You’ve seen Google Glass on the news, right? (Or “the Google glasses” as I keep calling them.) You’re to be forgiven if you haven’t seen them in person, since they don’t seem to be offically “out” yet and the only ones in circulation are being given to beta testers and gadget media reviewers. The “wearable computer” is supposed to be able to take pictures or video, upload them, and display information from Google and your favorite social media sites in a sort of heads up display while you’re walking around.

But the new technology is already attracting attention of the negative sort, reaching as far as Capitol Hill.

Eight members of Congress raised privacy fears about Google’s wearable computer, Google Glass, expressing concern the device could allow users to identify people on the street and look up personal information about them.

The lawmakers, members of the congressional Privacy Caucus, said they are concerned users could access individuals’ addresses, marital status, work history and hobbies.

“As members of the Congressional Bi-Partisan Privacy Caucus, we are curious whether this new technology could infringe on the privacy of the average American,” the lawmakers wrote in a letter to Google CEO Larry Page.

Tech reviewers are weighing in with stories about people having their dinner companions “freaked out” by them or becoming unnerved in public restrooms by wearers.

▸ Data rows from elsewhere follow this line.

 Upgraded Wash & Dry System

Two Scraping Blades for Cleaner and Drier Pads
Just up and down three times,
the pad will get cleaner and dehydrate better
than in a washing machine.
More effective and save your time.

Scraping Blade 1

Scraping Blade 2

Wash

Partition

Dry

But I’m still having a hard time wrapping my head around all of the controversy. The glasses are certainly smaller than previous devices, but they’re not exactly doing anything you couldn’t already do with your phones. There were already apps where users could use the camera in their cell phone tied in to Google Maps to access information about businesses wherever you’re standing, displaying names, reviews and features over the real time images. It seems like all Glass is doing is eliminating the need to hold up your phone.

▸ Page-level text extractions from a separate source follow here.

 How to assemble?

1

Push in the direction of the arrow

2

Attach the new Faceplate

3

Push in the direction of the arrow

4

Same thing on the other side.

Privacy is of concern to a lot of people, but it’s worth noting that your legal expectations of privacy decrease significantly once you step out your door and into the public square. I suppose the possibility of facial recognition software is a concern, but people can recognize you with their own eyes walking down the street. And private citizens couldn’t find all of that information the lawmakers are concerned about if you hadn’t already put it up on your Facebook page. If you don’t want people knowing anything about you, don’t publish it all over the web. If you don’t want people taking your picture, stay in your house. It’s really that simple.

As to the additional, totally valid concerns, it seems as if we already have laws covering these things. You do have a legal expectation of privacy in a public restroom or changing room at a store. If anyone is photographing you there without your consent, they’re already breaking the law. If they use images of you taken on the street for profit without compensating you, that’s illegal also. The only thing that’s really changed is the technology growing smaller. And that’s been happening as long as I can remember, with everything from clocks to radios to, well… computers. Is this really some dangerous new change?